Sehr geehr­te Geschäfts­füh­rer-Kol­le­gin, sehr geehr­ter Kollege,

ulti­ma­tiv letz­te Frist zur Vor­la­ge und Fest­stel­lung des Jah­res­ab­schlus­ses 2015 für mit­tel­gro­ße und gro­ße GmbHs ist der 31.8.2016 – also höchs­te Zeit (vgl. unten). Dazu die Fra­ge eines Kol­le­gen: „Ist das Haf­tungs-Sze­na­rio rea­lis­tisch oder malen Sie hier Schreck­ge­spens­ter?“.

Die Rechts­la­ge: Ver­säum­nis­se bei der Erstel­lung und Vor­la­ge des Jah­res­ab­schlus­ses der GmbH berech­ti­gen die Gesell­schaf­ter zur Abbe­ru­fung und ggf. sogar zur frist­lo­sen Kün­di­gung des Geschäfts­füh­rers.
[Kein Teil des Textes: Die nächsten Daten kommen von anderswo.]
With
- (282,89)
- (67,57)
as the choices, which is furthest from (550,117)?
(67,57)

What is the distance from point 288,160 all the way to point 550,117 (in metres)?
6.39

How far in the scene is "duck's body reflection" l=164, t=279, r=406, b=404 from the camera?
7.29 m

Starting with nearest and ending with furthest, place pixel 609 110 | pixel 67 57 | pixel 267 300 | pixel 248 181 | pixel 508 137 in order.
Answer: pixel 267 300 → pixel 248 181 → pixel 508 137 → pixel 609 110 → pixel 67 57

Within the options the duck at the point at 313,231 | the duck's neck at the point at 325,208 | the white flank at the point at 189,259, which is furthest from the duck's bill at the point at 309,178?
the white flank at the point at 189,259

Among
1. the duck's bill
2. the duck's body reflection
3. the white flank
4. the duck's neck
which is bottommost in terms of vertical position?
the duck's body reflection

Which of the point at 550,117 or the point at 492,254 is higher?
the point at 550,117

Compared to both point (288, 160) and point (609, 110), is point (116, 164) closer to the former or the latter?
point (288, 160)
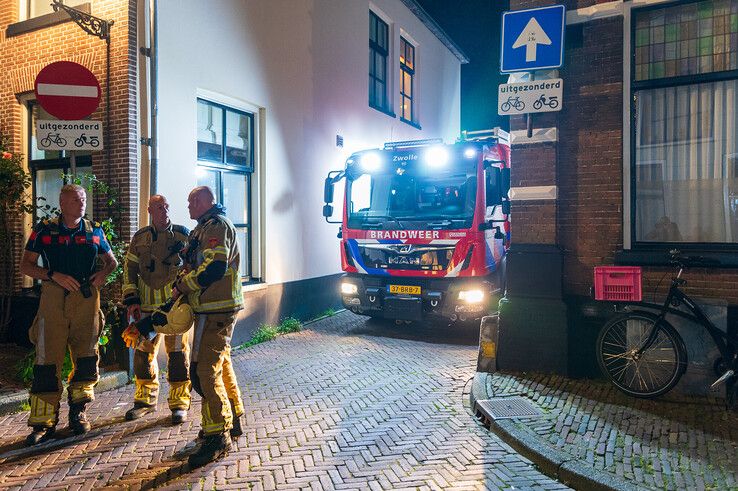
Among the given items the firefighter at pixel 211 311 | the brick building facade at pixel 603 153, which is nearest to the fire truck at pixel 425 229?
the brick building facade at pixel 603 153

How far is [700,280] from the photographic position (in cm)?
558

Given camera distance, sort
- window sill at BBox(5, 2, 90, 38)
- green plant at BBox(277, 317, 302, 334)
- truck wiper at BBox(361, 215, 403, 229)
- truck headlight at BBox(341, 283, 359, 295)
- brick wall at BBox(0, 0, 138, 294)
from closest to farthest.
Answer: brick wall at BBox(0, 0, 138, 294) → window sill at BBox(5, 2, 90, 38) → truck wiper at BBox(361, 215, 403, 229) → truck headlight at BBox(341, 283, 359, 295) → green plant at BBox(277, 317, 302, 334)

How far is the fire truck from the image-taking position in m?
8.25

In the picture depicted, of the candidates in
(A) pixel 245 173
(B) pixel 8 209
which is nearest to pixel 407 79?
(A) pixel 245 173

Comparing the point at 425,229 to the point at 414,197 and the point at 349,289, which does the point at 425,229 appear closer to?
the point at 414,197

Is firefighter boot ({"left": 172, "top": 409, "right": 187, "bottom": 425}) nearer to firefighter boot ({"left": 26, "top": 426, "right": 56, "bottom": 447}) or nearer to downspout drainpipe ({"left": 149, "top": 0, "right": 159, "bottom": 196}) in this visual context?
firefighter boot ({"left": 26, "top": 426, "right": 56, "bottom": 447})

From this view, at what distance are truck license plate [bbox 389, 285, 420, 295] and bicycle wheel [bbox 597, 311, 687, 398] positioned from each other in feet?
10.3

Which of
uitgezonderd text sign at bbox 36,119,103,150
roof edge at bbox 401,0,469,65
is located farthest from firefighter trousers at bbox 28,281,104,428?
roof edge at bbox 401,0,469,65

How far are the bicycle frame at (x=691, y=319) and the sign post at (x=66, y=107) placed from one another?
5612 millimetres

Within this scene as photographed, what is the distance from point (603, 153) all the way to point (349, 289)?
14.1ft

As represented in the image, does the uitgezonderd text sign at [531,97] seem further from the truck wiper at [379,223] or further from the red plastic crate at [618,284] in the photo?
the truck wiper at [379,223]

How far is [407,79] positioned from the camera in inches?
585

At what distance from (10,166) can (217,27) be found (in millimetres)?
3266

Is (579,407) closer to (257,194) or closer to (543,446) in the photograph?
(543,446)
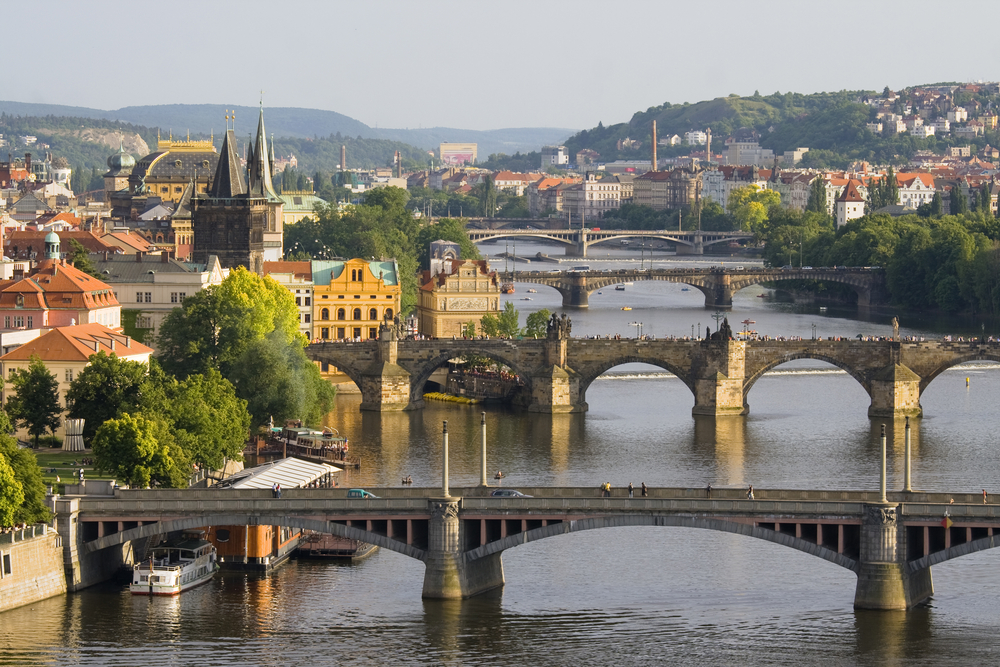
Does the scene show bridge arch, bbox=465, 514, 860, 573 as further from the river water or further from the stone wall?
the stone wall

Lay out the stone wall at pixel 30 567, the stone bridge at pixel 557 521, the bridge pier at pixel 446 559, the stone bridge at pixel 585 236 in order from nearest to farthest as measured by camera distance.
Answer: the stone wall at pixel 30 567, the stone bridge at pixel 557 521, the bridge pier at pixel 446 559, the stone bridge at pixel 585 236

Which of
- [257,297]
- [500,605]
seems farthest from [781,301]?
[500,605]

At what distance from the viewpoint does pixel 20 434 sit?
211 feet

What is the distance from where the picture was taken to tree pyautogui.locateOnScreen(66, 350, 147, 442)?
61.9 m

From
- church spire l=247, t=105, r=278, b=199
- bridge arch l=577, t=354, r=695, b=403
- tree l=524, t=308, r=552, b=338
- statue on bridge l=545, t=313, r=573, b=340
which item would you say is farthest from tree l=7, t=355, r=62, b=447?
church spire l=247, t=105, r=278, b=199

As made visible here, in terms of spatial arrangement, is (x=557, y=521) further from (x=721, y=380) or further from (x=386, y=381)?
(x=721, y=380)

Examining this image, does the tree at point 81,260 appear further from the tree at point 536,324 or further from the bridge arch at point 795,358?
the bridge arch at point 795,358

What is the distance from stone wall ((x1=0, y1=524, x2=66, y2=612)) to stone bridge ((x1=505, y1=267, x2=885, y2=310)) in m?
85.0

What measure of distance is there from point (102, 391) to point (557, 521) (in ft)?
65.1

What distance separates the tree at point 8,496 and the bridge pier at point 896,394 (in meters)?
43.7

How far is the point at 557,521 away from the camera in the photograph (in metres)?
47.8

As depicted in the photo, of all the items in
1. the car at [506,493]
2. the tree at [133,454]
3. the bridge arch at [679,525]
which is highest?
the tree at [133,454]

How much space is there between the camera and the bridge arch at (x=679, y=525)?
47.4m

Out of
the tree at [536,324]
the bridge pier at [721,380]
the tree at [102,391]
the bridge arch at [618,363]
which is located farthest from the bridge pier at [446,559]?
the tree at [536,324]
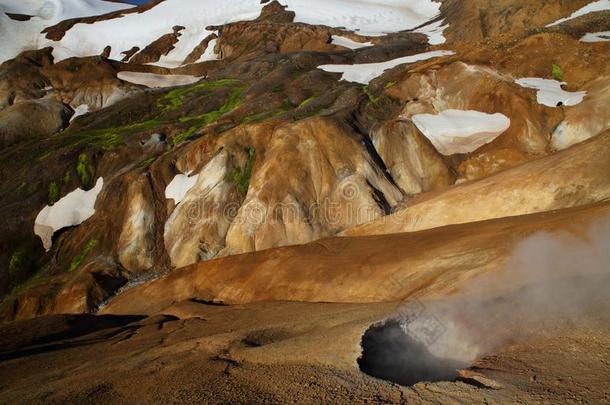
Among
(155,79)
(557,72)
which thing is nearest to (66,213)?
(155,79)

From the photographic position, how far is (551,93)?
104 ft

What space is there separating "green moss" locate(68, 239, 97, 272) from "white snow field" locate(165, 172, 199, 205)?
20.3 feet

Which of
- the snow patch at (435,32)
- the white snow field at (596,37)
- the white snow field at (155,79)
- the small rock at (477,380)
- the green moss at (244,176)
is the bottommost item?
the green moss at (244,176)

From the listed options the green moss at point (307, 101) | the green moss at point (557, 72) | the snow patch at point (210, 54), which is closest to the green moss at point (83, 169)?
the green moss at point (307, 101)

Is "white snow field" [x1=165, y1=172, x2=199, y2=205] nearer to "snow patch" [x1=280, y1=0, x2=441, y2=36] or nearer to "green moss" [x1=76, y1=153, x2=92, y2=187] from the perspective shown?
"green moss" [x1=76, y1=153, x2=92, y2=187]

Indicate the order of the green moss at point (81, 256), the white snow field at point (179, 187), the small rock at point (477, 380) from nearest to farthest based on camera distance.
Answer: the small rock at point (477, 380) < the green moss at point (81, 256) < the white snow field at point (179, 187)

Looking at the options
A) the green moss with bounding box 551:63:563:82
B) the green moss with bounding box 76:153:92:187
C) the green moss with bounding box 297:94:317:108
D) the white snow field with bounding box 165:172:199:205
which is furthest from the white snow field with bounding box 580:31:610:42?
the green moss with bounding box 76:153:92:187

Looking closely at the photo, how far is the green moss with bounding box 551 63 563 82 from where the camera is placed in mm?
33891

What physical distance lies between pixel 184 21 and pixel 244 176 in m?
77.2

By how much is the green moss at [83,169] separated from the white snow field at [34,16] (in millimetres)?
67437

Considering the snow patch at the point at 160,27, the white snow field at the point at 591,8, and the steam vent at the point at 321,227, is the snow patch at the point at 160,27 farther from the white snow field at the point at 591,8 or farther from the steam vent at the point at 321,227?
the white snow field at the point at 591,8

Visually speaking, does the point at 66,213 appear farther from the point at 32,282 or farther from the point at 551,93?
the point at 551,93

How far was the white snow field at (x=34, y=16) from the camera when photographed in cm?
9044

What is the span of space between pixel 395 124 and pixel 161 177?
18.7m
Pro­ble­me gibt es, wenn der abbe­ru­fe­ne Geschäfts­füh­rer gegen den Abbe­ru­fungs­be­schluss der Gesell­schaf­ter vor Gericht per Anfech­tungs­kla­ge vor­geht. Darf der Geschäfts­füh­rer dann bis zur rechts­ver­bind­li­chen Ent­scheidung des Gerichts über die Wirk­sam­keit des Abbe­ru­fungs­be­schlus­ses im Amt blei­ben oder nicht? Die rich­ti­ge Ant­wort ist: JEIN. Er kann zwar im Amt blei­ben. Anschlie­ßend kön­nen die Gesell­schaf­ter ihn aber frei­stel­len. Wei­gert sich der Geschäfts­füh­rer sei­ne Tätig­keit ruhen zu las­sen und geht er wei­ter­hin sei­ner Tätig­keit nach, kön­nen die Gesell­schaf­ter das mit einer einst­wei­li­gen Ver­fü­gung unter­sa­gen. Sie kön­nen ihm Haus­ver­bot ertei­len und so die Aus­übung des Amtes ver­hin­dern (KG Ber­lin, Urteil vom 11.8.2011, 23 U 114/11). Umge­kehrt erge­ben sich für den abbe­ru­fe­nen Geschäfts­füh­rer Mög­lich­kei­ten, mit einer Kla­ge sein Aus­schei­den zumin­dest zu „ver­zö­gern“.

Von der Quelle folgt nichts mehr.